Comment juger le cas d’une femme qui aime une autre femme au point de ne plus pouvoir se séparer d’elle ?

Louange à Allah

Des femmes peuvent en arriver à entretenir des rapports
sexuels entre elles-mêmes comme les hommes le font. L’acte de la femme est appelé
sihaq. C’est-à-dire un acte sexuel impliquant
deux femmes. (Al-Moufassal sur les dispositions
à appliquer à la femme par Zidan, 5/450). Les jurisconsultes
prévoient dans ce cas le ta’zir. C’est-à-dire
une sanction destinée à punir l’auteur d’un acte qui ne fait pas l’objet d’une
peine déterminée. La nature de la sanction est laissée à l’appréciation du juge
qui en décide en fonction des circonstances du crime et de l’attitude du criminel.

La femme qui se livre
à de tels actes sexuels n’est pas habituée à déposer un témoignage puisqu’elle
est perverse (al-Mawsou’a al-fiqhiyya,
24/253).

Ibn Qudama (Puisse Allah lui accorder Sa miséricorde)
a dit : « Si une femme frotte son sexe contre celui d’une autre femme,
les deux sont dans un état de fornication et deviennent maudites. (Al-Moughni,
10/162). Certains ulémas comme al-Izz Ibn Abd
as-Salam disent qu’il n’est pas permis à la femme
qui se livre à cette pratique de regarder une femme musulmane et qu’il n’est
pas permis à celle-ci de se déshabiller devant la première puisqu’elle est libertine
et pourrait aller décrire la femme musulmane à un autre.
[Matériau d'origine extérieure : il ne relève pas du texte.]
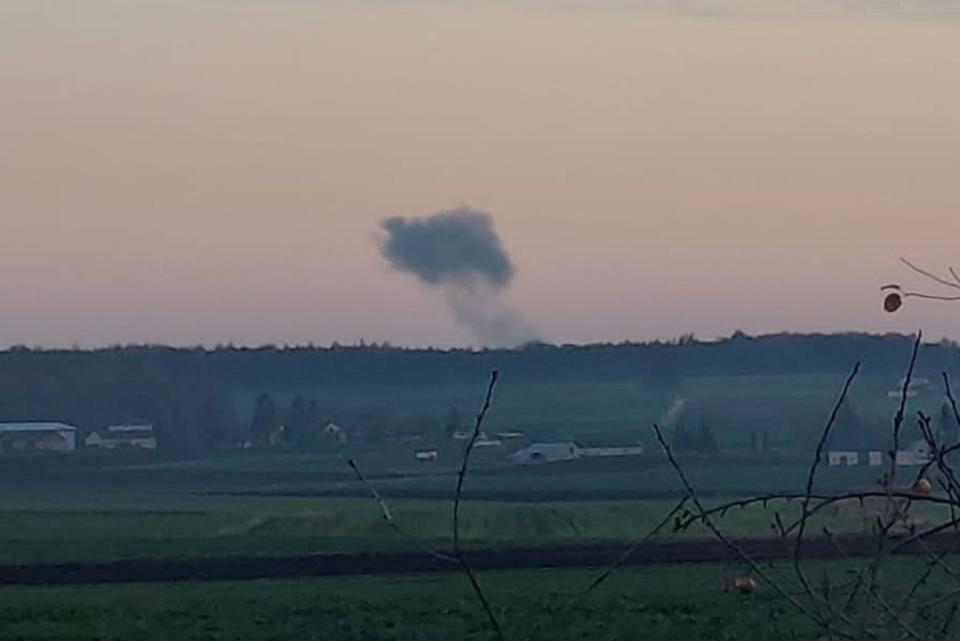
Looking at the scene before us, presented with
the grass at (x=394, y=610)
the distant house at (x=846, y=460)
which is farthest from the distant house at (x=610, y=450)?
the grass at (x=394, y=610)

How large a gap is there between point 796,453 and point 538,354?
79.8ft

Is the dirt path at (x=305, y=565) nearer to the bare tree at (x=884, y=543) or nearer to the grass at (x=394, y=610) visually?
the grass at (x=394, y=610)

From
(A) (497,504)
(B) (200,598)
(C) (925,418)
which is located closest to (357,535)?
(A) (497,504)

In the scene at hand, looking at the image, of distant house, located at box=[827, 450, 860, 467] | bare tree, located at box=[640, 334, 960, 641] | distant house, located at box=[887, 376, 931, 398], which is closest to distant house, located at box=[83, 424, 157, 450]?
distant house, located at box=[827, 450, 860, 467]

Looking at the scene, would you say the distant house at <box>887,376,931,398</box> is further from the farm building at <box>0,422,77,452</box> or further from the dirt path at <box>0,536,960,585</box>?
the farm building at <box>0,422,77,452</box>

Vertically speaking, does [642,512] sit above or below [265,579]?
below

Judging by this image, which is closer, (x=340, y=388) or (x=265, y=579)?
(x=265, y=579)

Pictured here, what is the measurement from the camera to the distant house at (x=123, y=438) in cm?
9797

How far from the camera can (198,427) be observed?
328 ft

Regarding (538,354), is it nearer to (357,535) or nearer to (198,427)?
(198,427)

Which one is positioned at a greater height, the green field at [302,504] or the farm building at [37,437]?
the green field at [302,504]

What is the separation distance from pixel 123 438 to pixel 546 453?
2235cm

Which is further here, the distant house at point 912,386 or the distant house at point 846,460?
the distant house at point 846,460

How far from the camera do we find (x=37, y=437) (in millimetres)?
97375
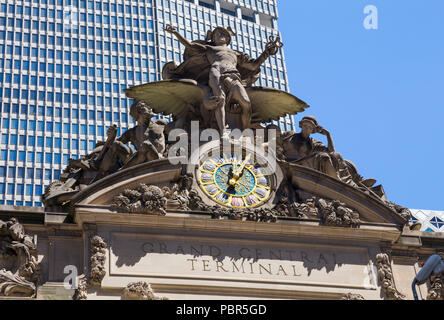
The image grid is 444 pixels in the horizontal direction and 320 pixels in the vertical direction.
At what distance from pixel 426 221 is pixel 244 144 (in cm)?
6251

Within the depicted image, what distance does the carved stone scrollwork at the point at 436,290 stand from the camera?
3092 centimetres

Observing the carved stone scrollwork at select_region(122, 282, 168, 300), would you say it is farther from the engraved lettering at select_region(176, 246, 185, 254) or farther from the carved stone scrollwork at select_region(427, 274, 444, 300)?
the carved stone scrollwork at select_region(427, 274, 444, 300)

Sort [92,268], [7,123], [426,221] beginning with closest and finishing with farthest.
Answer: [92,268] → [7,123] → [426,221]

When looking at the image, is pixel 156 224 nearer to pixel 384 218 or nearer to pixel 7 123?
pixel 384 218

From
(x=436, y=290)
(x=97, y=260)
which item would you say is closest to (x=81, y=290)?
(x=97, y=260)

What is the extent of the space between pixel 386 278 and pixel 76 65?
6232cm

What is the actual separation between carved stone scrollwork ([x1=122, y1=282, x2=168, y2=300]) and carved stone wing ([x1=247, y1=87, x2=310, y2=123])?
8106mm

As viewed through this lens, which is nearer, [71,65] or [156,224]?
[156,224]

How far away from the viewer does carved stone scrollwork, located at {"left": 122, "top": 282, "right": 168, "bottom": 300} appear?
93.9 ft

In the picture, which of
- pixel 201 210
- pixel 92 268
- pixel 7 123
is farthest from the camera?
pixel 7 123

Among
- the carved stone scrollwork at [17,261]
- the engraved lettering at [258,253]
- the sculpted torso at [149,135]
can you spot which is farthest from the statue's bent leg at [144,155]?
the engraved lettering at [258,253]

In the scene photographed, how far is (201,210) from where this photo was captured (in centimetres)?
3089

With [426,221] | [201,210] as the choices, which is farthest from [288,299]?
[426,221]

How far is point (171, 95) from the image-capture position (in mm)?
34469
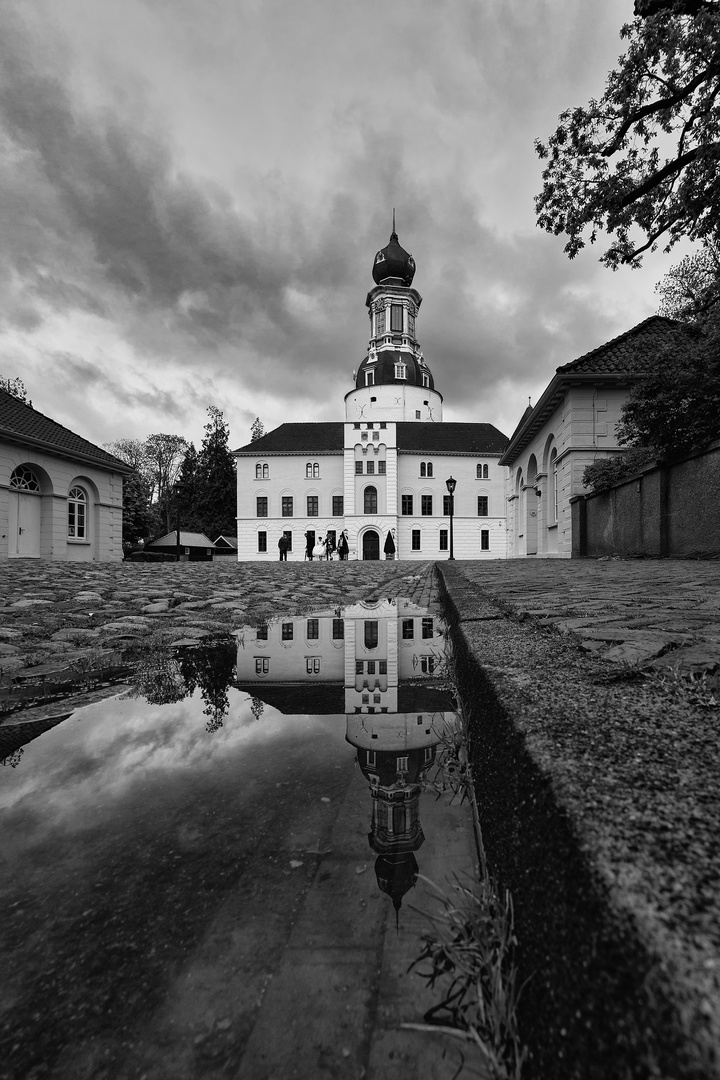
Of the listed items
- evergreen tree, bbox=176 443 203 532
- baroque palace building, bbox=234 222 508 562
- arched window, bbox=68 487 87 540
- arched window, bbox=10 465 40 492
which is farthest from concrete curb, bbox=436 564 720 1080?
evergreen tree, bbox=176 443 203 532

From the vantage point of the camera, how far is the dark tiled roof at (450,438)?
48.3 m

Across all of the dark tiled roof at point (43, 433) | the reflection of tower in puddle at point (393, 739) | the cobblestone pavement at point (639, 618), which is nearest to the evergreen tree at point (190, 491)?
the dark tiled roof at point (43, 433)

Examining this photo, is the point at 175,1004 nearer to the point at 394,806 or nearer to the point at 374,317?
the point at 394,806

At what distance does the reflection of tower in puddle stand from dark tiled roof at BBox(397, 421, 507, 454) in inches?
1806

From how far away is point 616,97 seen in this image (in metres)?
10.0

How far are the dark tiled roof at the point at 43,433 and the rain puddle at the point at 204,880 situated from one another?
72.3 feet

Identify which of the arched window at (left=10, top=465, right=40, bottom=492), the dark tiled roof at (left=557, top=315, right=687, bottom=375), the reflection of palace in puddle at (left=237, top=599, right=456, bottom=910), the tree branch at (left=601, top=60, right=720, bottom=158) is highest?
the tree branch at (left=601, top=60, right=720, bottom=158)

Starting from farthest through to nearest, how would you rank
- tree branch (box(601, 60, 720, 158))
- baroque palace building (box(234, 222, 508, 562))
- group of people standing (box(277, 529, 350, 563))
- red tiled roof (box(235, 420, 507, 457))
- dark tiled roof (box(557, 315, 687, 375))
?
1. red tiled roof (box(235, 420, 507, 457))
2. baroque palace building (box(234, 222, 508, 562))
3. group of people standing (box(277, 529, 350, 563))
4. dark tiled roof (box(557, 315, 687, 375))
5. tree branch (box(601, 60, 720, 158))

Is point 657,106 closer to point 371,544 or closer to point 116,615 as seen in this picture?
point 116,615

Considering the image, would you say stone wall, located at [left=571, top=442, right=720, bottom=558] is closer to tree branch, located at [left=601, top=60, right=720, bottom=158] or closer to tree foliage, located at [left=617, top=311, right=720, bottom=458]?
tree foliage, located at [left=617, top=311, right=720, bottom=458]

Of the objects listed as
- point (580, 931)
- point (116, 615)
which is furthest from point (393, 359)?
point (580, 931)

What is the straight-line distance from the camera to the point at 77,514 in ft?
79.8

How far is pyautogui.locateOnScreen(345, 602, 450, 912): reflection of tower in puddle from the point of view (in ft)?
3.55

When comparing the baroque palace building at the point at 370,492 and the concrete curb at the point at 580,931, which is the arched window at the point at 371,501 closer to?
the baroque palace building at the point at 370,492
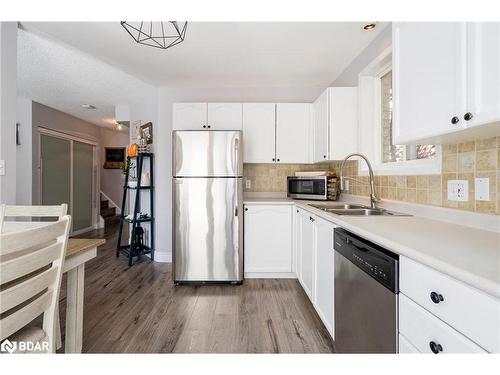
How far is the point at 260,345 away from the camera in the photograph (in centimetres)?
157

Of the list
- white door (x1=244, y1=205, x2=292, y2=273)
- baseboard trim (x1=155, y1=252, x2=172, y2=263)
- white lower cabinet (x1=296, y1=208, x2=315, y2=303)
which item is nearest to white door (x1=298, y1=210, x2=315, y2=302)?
white lower cabinet (x1=296, y1=208, x2=315, y2=303)

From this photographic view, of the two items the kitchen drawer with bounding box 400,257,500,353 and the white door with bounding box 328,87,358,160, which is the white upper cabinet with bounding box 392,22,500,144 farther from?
the white door with bounding box 328,87,358,160

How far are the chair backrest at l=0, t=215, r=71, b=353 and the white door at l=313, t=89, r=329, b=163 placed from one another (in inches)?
84.4

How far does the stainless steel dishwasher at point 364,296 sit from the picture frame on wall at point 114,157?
6.24 meters

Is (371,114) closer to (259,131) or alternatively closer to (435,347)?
(259,131)

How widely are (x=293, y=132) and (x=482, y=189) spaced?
1.93m

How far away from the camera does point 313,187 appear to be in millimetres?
2641

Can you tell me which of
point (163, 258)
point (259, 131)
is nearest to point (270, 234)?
point (259, 131)

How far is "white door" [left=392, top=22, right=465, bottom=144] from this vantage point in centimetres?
93

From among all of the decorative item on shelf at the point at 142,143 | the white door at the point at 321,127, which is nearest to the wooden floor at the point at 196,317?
the white door at the point at 321,127

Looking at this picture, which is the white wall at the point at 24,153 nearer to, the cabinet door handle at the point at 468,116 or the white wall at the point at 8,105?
the white wall at the point at 8,105
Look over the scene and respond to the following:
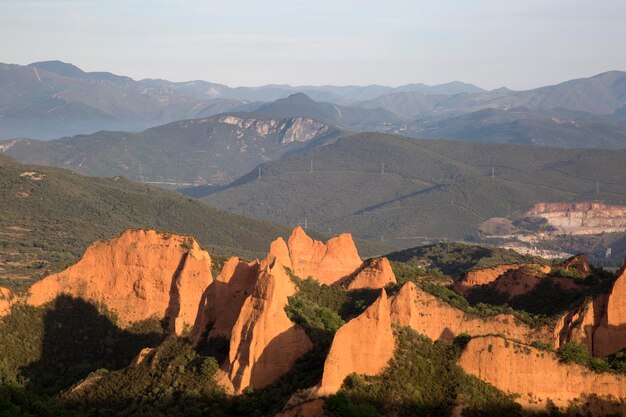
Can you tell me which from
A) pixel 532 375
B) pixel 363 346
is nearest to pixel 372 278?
pixel 532 375

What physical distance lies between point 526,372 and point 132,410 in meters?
18.3

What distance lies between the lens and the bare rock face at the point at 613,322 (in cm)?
5662

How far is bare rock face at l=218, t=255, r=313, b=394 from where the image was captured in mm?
45125

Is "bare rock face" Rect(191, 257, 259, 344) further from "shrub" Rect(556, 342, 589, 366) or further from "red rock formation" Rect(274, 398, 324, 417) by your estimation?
"shrub" Rect(556, 342, 589, 366)

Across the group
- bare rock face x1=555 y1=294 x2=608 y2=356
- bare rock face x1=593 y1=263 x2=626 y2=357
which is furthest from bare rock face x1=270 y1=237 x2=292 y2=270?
bare rock face x1=593 y1=263 x2=626 y2=357

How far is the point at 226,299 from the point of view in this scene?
52938 mm

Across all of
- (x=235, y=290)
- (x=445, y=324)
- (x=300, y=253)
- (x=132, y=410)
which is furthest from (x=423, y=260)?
(x=132, y=410)

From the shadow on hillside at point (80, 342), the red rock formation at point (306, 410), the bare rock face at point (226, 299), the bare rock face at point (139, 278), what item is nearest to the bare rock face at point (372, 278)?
the bare rock face at point (139, 278)

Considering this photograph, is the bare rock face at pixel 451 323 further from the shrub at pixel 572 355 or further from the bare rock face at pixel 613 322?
the shrub at pixel 572 355

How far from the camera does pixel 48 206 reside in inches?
6033

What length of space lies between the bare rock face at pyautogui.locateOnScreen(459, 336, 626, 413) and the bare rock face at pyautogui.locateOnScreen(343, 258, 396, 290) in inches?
1004

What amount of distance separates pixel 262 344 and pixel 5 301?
24971mm

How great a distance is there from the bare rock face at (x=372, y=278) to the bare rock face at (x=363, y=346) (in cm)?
2586

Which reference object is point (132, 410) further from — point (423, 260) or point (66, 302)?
point (423, 260)
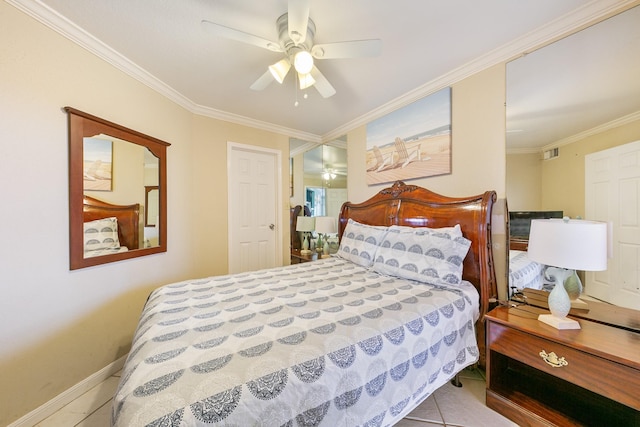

Si ce qui précède concerne
la nature des rapports entretenus par les deux parties mentionnées dans la question,
elles doivent procéder à un grand repentir envers Allah le Puissant et Majestueux
et cesser de commettre ce crime. Si le fait de se retrouver seules dans un endroit
les pousse à cet acte de désobéissance, elles doivent s’efforcer à ne plus se
rencontrer afin d’éviter cet acte blâmable.

L’abandon des maris est, peut-être,
l’une des causes de cette sorte d’extraversion (sexuelle). Car l’absence de
la voie légale vers la satisfaction du besoin et de l’assouvissement du plaisir
 entraîne son remplacement par une voie interdite. Ces deux femmes doivent réfléchir
sérieusement et se trouver un mari musulman pour mener avec lui une vie conforme
à la Charia purifiée.

Quant à l’amour ardent, il constitue une désobéissance
d’une autre sorte ; il peut ne pas être lié à un plaisir charnel, mais il n’en
demeure pas moins dangeeux, puisqu’il peut faire tomber
dans l’adoration de la personne aimée. La pensée et la préoccupation deviennent
entièrement concentrées sur cette personne ; l’amoureux ne pourra plus se séparer
d’elle au cours du jour et il la voit pendant son sommeil. Il vit pour elle
et est prêt à mourir pour elle. Il peut même changer quand il voit le bien-aimé
malade ou quand il est absent. Cette relation est psychologiquement destructrice
pour l’homme car elle détruit sa relation avec son Maître et fait de l’amoureux
un esclave de son bien aimé. Or il est interdit d’être l’esclave d’un autre
qu’Allah.

La solution fondamentale de cette épreuve consiste dans
la séparation définitive de sorte que l’amoureux n’aura plus les nouvelles du
bien-aimé et n’en verra plus les moindres traces.